(Spatial relationship data)
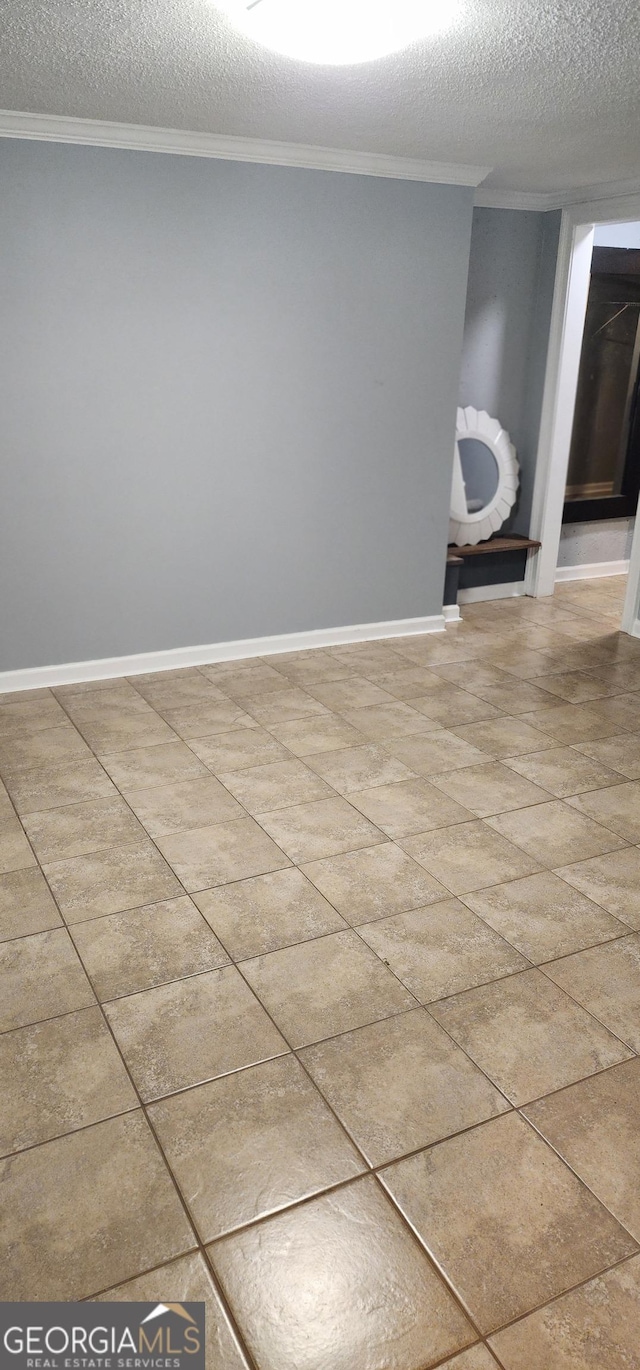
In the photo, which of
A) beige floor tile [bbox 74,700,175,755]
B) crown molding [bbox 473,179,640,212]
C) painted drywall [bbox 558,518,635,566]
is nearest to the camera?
beige floor tile [bbox 74,700,175,755]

TO DO => Copy the data above word for word, omitting the pictures.

ANSWER BELOW =>
In the photo, which of
A) beige floor tile [bbox 74,700,175,755]
B) crown molding [bbox 473,179,640,212]
C) painted drywall [bbox 558,518,635,566]
is nearest to the camera?
beige floor tile [bbox 74,700,175,755]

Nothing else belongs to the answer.